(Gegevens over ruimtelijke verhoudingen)
•••

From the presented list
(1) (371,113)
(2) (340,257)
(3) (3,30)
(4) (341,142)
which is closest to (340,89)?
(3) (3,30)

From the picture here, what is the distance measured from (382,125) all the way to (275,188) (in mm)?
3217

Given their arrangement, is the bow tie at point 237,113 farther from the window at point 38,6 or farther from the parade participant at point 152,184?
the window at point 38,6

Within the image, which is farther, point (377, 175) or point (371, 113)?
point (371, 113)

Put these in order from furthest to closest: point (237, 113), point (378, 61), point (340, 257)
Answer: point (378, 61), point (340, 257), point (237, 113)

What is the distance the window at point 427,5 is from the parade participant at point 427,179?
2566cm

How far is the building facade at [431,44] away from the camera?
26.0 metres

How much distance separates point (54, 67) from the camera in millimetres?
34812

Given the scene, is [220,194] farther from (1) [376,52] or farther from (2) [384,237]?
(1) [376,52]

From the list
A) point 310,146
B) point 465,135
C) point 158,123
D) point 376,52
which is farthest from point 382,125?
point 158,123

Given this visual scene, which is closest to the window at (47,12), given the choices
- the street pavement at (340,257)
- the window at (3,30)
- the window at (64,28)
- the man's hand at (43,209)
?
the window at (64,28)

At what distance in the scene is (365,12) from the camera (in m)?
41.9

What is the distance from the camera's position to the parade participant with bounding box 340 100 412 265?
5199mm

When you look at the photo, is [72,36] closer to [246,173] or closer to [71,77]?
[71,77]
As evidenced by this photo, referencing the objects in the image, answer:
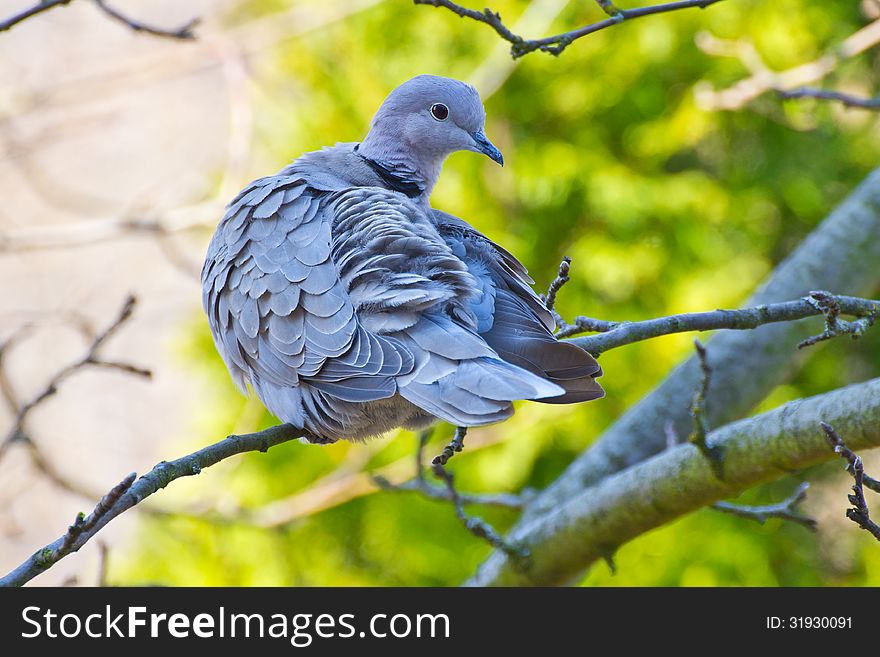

•••

▶ **Taakomschrijving**
Haal alstublieft uit de items hierboven elke regel die het woord "parade" bevat, en geef die regels ongewijzigd weer.

▶ **Verwacht resultaat**
Given their arrangement, is the bow tie at point 237,113 farther from the window at point 38,6 or farther from the parade participant at point 152,184?
What is the distance the window at point 427,5 is from the parade participant at point 427,179?
What is the distance from the camera's position to the parade participant with bounding box 340 100 412 265?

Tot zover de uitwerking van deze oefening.